The bane of elderly patients, pneumonia, interrupted all plans of moving. It is stealthy and crafty. It hit unexpectedly, seemed to move on quickly, then overnight, it caught hold of Alice, acute respiratory distress. She denied any aggressive intervention. She made it clear she was ready to go. She woke on the last day of her life perplexed that she was still in the hospital! And then, softly and quietly, she slipped away, in her fashion, without fanfare, her sons at her side.
Thoughtful and sharp until the last few hours when her body finally broke down, she died as graciously as she had lived. She will always and forever be a beacon of how to live one’s life and how to say good-bye.
After the funeral service, I spoke briefly to Alice’s daughter-in-law, Mary. A school-teacher, she had presented the first eulogy. Mary described a family trip to Washington, D.C. when Alice’s grandchildren were 8, 10 and 15. As the kids ran around, tired of museums, Alice noticed the Petersen House, the boarding house where Abraham Lincoln was taken after being fatally shot by Booth. She insisted that a family photo be taken in front of the house sign, excited that the spelling of “Petersen” was the same as her name.

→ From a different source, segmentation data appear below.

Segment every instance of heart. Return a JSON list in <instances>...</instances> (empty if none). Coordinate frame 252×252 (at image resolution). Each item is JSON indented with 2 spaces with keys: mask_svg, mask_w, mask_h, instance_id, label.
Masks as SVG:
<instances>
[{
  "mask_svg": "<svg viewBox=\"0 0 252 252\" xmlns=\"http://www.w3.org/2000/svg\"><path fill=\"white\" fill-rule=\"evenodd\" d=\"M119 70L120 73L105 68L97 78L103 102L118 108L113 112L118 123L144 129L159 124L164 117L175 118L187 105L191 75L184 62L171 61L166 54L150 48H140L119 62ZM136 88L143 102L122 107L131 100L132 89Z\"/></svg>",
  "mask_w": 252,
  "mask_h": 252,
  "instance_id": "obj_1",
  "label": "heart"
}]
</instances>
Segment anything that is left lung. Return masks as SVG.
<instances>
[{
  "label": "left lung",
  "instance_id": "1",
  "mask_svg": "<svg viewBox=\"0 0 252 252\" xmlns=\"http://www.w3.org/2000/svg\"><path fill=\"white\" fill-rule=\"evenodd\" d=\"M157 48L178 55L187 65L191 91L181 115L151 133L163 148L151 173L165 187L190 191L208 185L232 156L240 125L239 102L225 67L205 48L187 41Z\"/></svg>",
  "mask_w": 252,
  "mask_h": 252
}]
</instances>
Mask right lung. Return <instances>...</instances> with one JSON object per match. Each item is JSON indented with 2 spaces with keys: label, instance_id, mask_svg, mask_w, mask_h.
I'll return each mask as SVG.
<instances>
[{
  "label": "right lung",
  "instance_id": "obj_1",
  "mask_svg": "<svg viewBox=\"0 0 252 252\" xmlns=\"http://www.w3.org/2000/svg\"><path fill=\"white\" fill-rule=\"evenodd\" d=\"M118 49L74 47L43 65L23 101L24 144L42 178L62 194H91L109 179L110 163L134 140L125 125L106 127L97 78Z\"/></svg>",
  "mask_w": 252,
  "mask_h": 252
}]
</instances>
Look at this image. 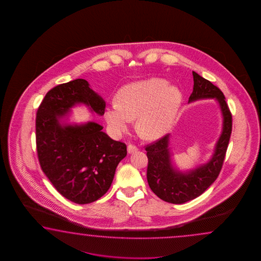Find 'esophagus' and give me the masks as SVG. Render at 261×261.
I'll list each match as a JSON object with an SVG mask.
<instances>
[{"mask_svg":"<svg viewBox=\"0 0 261 261\" xmlns=\"http://www.w3.org/2000/svg\"><path fill=\"white\" fill-rule=\"evenodd\" d=\"M127 150H128V154H133V153L137 152V151H138V148H137L135 145H133V144H128V147H127Z\"/></svg>","mask_w":261,"mask_h":261,"instance_id":"esophagus-1","label":"esophagus"}]
</instances>
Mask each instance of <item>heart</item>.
<instances>
[{
  "label": "heart",
  "instance_id": "obj_1",
  "mask_svg": "<svg viewBox=\"0 0 261 261\" xmlns=\"http://www.w3.org/2000/svg\"><path fill=\"white\" fill-rule=\"evenodd\" d=\"M181 102L182 93L177 87L161 78H147L124 86L117 94V103L106 107L105 117L112 132L119 135L137 117L141 134L158 138L172 127Z\"/></svg>",
  "mask_w": 261,
  "mask_h": 261
}]
</instances>
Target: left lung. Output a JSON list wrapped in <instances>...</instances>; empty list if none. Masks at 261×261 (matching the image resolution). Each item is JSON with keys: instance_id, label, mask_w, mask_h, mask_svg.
<instances>
[{"instance_id": "8db88e82", "label": "left lung", "mask_w": 261, "mask_h": 261, "mask_svg": "<svg viewBox=\"0 0 261 261\" xmlns=\"http://www.w3.org/2000/svg\"><path fill=\"white\" fill-rule=\"evenodd\" d=\"M192 73L194 86L189 102L204 99L217 100L223 118L222 132L211 159L188 171H181L174 166L170 148V134L146 146L148 158L146 176L150 189L160 199L173 204L194 200L216 181L221 171L232 129L231 113L223 92L197 72Z\"/></svg>"}]
</instances>
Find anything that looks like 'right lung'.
<instances>
[{
  "mask_svg": "<svg viewBox=\"0 0 261 261\" xmlns=\"http://www.w3.org/2000/svg\"><path fill=\"white\" fill-rule=\"evenodd\" d=\"M79 105L105 114L106 101L85 79L61 84L46 93L36 114V148L41 168L57 191L74 203L87 204L110 189L127 146L110 138L98 123L63 122Z\"/></svg>",
  "mask_w": 261,
  "mask_h": 261,
  "instance_id": "add662e5",
  "label": "right lung"
}]
</instances>
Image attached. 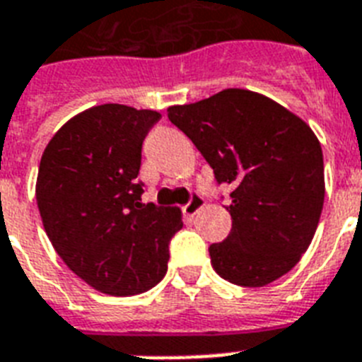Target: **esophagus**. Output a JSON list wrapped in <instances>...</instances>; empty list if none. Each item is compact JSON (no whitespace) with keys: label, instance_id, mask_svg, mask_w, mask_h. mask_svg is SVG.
I'll list each match as a JSON object with an SVG mask.
<instances>
[{"label":"esophagus","instance_id":"34e87169","mask_svg":"<svg viewBox=\"0 0 362 362\" xmlns=\"http://www.w3.org/2000/svg\"><path fill=\"white\" fill-rule=\"evenodd\" d=\"M204 206V201H203V197H201V195H197V193H193L192 195V199H189V203L187 204H184V214L187 216V218H193V216L197 214L199 210L203 209Z\"/></svg>","mask_w":362,"mask_h":362}]
</instances>
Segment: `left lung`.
Segmentation results:
<instances>
[{"label": "left lung", "mask_w": 362, "mask_h": 362, "mask_svg": "<svg viewBox=\"0 0 362 362\" xmlns=\"http://www.w3.org/2000/svg\"><path fill=\"white\" fill-rule=\"evenodd\" d=\"M231 186L229 237L209 247L212 267L235 286L261 287L300 261L320 223L323 152L310 125L261 93L229 88L167 109Z\"/></svg>", "instance_id": "left-lung-1"}]
</instances>
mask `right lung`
<instances>
[{
	"mask_svg": "<svg viewBox=\"0 0 362 362\" xmlns=\"http://www.w3.org/2000/svg\"><path fill=\"white\" fill-rule=\"evenodd\" d=\"M156 110L98 105L73 116L42 152L35 197L64 263L88 286L115 297L163 280L180 209L142 204V141Z\"/></svg>",
	"mask_w": 362,
	"mask_h": 362,
	"instance_id": "add662e5",
	"label": "right lung"
}]
</instances>
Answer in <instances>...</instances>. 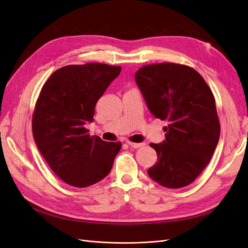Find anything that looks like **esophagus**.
<instances>
[{
	"label": "esophagus",
	"mask_w": 248,
	"mask_h": 248,
	"mask_svg": "<svg viewBox=\"0 0 248 248\" xmlns=\"http://www.w3.org/2000/svg\"><path fill=\"white\" fill-rule=\"evenodd\" d=\"M127 144H128L131 148H136V149H138V148H141L142 146H144V144H142V142H132V141H127Z\"/></svg>",
	"instance_id": "1"
}]
</instances>
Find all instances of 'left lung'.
Returning a JSON list of instances; mask_svg holds the SVG:
<instances>
[{
	"label": "left lung",
	"instance_id": "left-lung-1",
	"mask_svg": "<svg viewBox=\"0 0 248 248\" xmlns=\"http://www.w3.org/2000/svg\"><path fill=\"white\" fill-rule=\"evenodd\" d=\"M134 78L150 112L169 123L163 129L166 140L150 144L158 158L148 175L168 188L191 184L208 166L219 140L212 91L199 72L175 63L146 65Z\"/></svg>",
	"mask_w": 248,
	"mask_h": 248
}]
</instances>
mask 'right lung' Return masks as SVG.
I'll list each match as a JSON object with an SVG mask.
<instances>
[{
	"mask_svg": "<svg viewBox=\"0 0 248 248\" xmlns=\"http://www.w3.org/2000/svg\"><path fill=\"white\" fill-rule=\"evenodd\" d=\"M121 69L101 63L68 65L52 73L41 89L32 119L34 140L67 184L93 185L112 168L121 142L90 137L85 125L94 121L97 101Z\"/></svg>",
	"mask_w": 248,
	"mask_h": 248,
	"instance_id": "obj_1",
	"label": "right lung"
}]
</instances>
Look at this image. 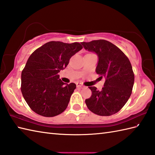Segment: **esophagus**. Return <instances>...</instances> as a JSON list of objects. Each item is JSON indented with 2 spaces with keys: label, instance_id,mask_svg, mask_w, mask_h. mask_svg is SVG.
Returning a JSON list of instances; mask_svg holds the SVG:
<instances>
[{
  "label": "esophagus",
  "instance_id": "obj_1",
  "mask_svg": "<svg viewBox=\"0 0 155 155\" xmlns=\"http://www.w3.org/2000/svg\"><path fill=\"white\" fill-rule=\"evenodd\" d=\"M77 87H78V88H82V87H83V85L82 84H81V83H77Z\"/></svg>",
  "mask_w": 155,
  "mask_h": 155
}]
</instances>
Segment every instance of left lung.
<instances>
[{
    "instance_id": "obj_1",
    "label": "left lung",
    "mask_w": 155,
    "mask_h": 155,
    "mask_svg": "<svg viewBox=\"0 0 155 155\" xmlns=\"http://www.w3.org/2000/svg\"><path fill=\"white\" fill-rule=\"evenodd\" d=\"M84 49L95 52L98 57L96 72L105 78L104 87L98 91L90 87L91 97L85 100L88 109L100 116L118 113L132 93L134 75L130 61L120 49L105 40L83 42Z\"/></svg>"
}]
</instances>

Mary reminisced that Alice’s home was, in its own way, a boarding house. Young and old, family and friends, even friends of friends, were welcome there. Christopher and I, sitting together in the church pew, glanced at each other and smiled. Just this last holiday season his friend, Iris, had stopped by Alice’s house. She was on her way from Portland to San Francisco. Alice embraced her, chatted around the fire and woke early to make pancakes and a lunch. She admonished Iris to call once she arrived at her destination. Otherwise, Alice would worry.
As I was about to turn away from Mary, wanting others to have the opportunity to share their condolences, she said to me, “You were the daughter she never had.”
Those words, so unrehearsed, so precious, filled my heart. Perhaps I had repaid part of my decades-old debt to Alice. Only she will know.
Beautiful story. I enjoy your writing.